WORK TO DO: Starting at the line that contains "Which among the", quote every line through the end of the entries, word for word, skipping the pictures.
------------------------
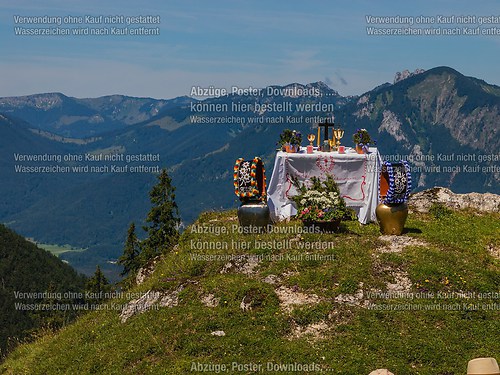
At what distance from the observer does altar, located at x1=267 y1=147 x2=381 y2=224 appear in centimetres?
2561

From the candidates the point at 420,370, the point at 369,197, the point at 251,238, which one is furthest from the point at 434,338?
the point at 369,197

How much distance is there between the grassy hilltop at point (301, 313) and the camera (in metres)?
15.6

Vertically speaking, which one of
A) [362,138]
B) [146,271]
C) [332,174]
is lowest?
[146,271]

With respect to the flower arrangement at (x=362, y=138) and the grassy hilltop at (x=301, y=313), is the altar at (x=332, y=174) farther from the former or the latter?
the grassy hilltop at (x=301, y=313)

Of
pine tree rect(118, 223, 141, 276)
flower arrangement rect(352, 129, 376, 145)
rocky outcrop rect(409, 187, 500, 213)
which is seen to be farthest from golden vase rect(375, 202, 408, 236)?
pine tree rect(118, 223, 141, 276)

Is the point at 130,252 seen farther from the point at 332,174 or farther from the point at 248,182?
the point at 248,182

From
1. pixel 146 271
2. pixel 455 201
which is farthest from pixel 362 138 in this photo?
pixel 146 271

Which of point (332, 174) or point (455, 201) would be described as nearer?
point (332, 174)

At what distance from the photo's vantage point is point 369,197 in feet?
83.9

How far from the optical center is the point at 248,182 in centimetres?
2255

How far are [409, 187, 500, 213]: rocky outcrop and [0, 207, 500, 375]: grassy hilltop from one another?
6800 millimetres

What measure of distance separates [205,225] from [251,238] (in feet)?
13.8

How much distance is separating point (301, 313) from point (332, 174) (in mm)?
9917

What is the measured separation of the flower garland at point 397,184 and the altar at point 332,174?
3547mm
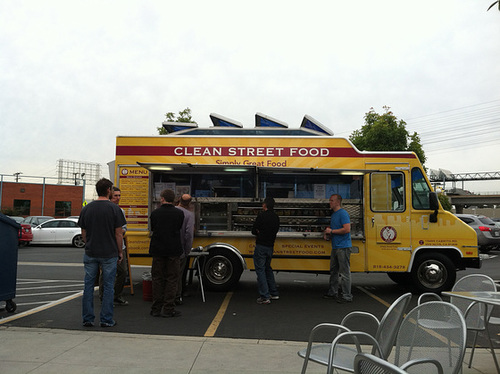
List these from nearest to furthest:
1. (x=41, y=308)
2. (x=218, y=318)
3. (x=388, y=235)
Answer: (x=218, y=318) < (x=41, y=308) < (x=388, y=235)

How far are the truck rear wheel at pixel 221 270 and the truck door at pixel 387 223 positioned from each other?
2568 mm

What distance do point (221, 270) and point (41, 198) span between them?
45529 mm

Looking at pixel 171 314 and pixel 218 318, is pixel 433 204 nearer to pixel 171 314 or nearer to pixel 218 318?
pixel 218 318

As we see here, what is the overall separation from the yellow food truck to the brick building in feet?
125

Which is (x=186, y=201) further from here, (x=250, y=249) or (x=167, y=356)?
(x=167, y=356)

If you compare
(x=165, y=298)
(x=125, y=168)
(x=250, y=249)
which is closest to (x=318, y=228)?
(x=250, y=249)

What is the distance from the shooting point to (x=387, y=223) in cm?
813

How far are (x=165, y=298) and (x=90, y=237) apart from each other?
1.47 metres

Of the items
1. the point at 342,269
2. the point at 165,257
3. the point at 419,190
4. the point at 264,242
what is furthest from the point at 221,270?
the point at 419,190

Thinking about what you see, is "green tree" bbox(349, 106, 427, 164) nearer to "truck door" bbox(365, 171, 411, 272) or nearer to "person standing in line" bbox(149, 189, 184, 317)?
"truck door" bbox(365, 171, 411, 272)

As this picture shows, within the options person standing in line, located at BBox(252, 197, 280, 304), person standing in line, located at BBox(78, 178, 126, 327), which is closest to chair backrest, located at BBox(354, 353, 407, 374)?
person standing in line, located at BBox(78, 178, 126, 327)

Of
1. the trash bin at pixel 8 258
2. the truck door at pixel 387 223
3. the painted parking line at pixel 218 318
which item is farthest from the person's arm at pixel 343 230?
the trash bin at pixel 8 258

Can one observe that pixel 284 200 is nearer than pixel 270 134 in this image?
Yes

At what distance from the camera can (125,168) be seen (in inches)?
334
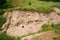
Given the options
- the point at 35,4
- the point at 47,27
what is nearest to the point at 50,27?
the point at 47,27

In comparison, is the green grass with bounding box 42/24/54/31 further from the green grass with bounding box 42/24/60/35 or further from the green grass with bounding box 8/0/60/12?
the green grass with bounding box 8/0/60/12

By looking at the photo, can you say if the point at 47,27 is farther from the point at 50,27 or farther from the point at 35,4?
the point at 35,4

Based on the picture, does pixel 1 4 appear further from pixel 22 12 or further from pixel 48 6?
pixel 48 6

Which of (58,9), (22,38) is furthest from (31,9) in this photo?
(22,38)

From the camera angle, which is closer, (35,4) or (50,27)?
(50,27)

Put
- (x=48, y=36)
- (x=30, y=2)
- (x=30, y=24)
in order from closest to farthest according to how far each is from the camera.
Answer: (x=48, y=36) → (x=30, y=24) → (x=30, y=2)

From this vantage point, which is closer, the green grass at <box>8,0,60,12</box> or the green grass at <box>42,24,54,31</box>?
the green grass at <box>42,24,54,31</box>

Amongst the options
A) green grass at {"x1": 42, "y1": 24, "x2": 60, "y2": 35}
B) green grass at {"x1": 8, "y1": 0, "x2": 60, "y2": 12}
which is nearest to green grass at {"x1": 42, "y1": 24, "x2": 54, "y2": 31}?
green grass at {"x1": 42, "y1": 24, "x2": 60, "y2": 35}

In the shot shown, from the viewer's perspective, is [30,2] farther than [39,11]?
Yes
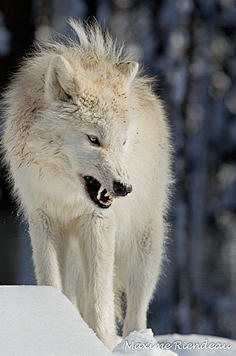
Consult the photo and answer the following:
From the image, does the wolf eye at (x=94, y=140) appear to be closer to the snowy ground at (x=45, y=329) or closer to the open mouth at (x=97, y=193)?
the open mouth at (x=97, y=193)

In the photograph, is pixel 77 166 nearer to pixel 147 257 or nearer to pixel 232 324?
pixel 147 257

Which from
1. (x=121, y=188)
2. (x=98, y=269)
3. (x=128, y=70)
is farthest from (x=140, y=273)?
(x=121, y=188)

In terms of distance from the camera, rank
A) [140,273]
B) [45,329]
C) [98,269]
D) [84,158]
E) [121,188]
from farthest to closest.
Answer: [140,273] < [98,269] < [84,158] < [121,188] < [45,329]

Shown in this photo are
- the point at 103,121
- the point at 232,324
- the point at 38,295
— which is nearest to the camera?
the point at 38,295

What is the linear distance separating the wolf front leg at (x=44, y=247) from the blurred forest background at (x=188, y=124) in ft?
19.7

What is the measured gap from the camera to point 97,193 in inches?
231

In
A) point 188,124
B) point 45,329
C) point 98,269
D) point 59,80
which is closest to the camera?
point 45,329

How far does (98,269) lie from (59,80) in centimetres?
100

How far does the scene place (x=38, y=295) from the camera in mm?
4988

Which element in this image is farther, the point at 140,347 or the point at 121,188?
the point at 121,188

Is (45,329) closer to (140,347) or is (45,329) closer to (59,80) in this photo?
(140,347)

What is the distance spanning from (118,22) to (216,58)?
8.70ft

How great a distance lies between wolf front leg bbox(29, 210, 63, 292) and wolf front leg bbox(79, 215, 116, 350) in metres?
0.15

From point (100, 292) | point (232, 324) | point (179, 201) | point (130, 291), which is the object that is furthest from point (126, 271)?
point (179, 201)
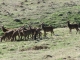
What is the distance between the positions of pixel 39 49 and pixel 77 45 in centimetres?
351

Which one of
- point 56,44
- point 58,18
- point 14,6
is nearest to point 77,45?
point 56,44

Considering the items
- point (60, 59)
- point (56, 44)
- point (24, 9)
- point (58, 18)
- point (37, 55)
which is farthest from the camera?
point (24, 9)

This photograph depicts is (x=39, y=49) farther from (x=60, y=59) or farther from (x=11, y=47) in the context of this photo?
(x=60, y=59)

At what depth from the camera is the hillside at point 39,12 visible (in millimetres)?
49281

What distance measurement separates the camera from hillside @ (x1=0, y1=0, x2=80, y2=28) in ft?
162

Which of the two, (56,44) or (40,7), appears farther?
(40,7)

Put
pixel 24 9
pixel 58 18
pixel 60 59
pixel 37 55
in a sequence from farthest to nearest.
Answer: pixel 24 9 < pixel 58 18 < pixel 37 55 < pixel 60 59

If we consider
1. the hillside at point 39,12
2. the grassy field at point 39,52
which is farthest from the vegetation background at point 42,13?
the grassy field at point 39,52

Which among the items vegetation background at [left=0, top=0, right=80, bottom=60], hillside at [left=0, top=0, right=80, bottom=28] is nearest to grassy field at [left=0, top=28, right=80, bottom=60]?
vegetation background at [left=0, top=0, right=80, bottom=60]

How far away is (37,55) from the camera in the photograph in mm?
22031

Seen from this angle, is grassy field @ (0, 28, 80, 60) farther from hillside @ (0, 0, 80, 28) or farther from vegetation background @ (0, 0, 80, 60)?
hillside @ (0, 0, 80, 28)

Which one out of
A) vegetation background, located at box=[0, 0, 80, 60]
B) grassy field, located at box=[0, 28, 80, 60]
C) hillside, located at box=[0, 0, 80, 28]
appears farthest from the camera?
hillside, located at box=[0, 0, 80, 28]

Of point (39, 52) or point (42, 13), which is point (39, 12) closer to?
point (42, 13)

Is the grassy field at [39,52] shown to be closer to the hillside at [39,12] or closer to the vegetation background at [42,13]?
the vegetation background at [42,13]
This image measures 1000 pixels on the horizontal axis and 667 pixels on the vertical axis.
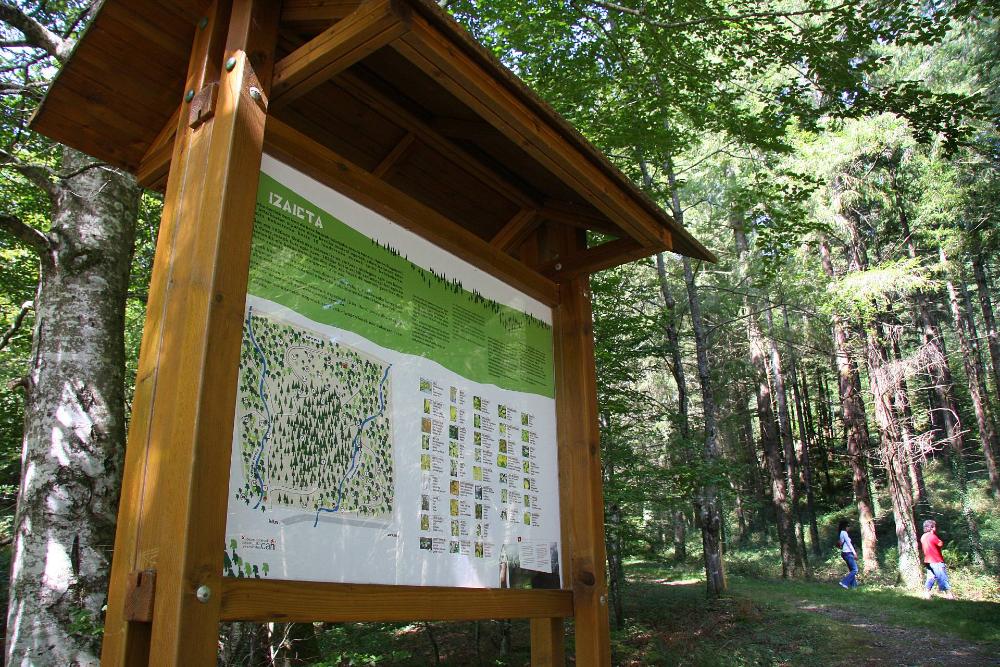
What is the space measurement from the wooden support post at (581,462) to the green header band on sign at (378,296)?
9.1 inches

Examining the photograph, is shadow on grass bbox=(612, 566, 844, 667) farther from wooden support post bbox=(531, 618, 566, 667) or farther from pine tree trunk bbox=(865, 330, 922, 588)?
wooden support post bbox=(531, 618, 566, 667)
------------------------
SOLUTION:
Which among the items vegetation background at [left=0, top=0, right=80, bottom=60], hillside at [left=0, top=0, right=80, bottom=28] is nearest to grassy field at [left=0, top=28, right=80, bottom=60]?
vegetation background at [left=0, top=0, right=80, bottom=60]

How far away is (37,55) from the camera in the photograph in mm?
22031

Seen from this angle, is grassy field @ (0, 28, 80, 60) farther from hillside @ (0, 0, 80, 28) or farther from vegetation background @ (0, 0, 80, 60)?
hillside @ (0, 0, 80, 28)

Which one out of
A) vegetation background, located at box=[0, 0, 80, 60]
B) grassy field, located at box=[0, 28, 80, 60]
C) hillside, located at box=[0, 0, 80, 28]
appears farthest from the camera?
hillside, located at box=[0, 0, 80, 28]

Of point (39, 52) or point (42, 13), which is point (39, 12) closer to?
point (42, 13)

Is the grassy field at [39,52] shown to be closer to the hillside at [39,12] or closer to the vegetation background at [42,13]?
the vegetation background at [42,13]
This image measures 1000 pixels on the horizontal axis and 667 pixels on the vertical axis.
What is the space measurement from the wooden support post at (581,462) to the green header band on sign at (378,296)?
9.1 inches

Examining the photograph, is shadow on grass bbox=(612, 566, 844, 667) farther from wooden support post bbox=(531, 618, 566, 667) or farther from pine tree trunk bbox=(865, 330, 922, 588)?
wooden support post bbox=(531, 618, 566, 667)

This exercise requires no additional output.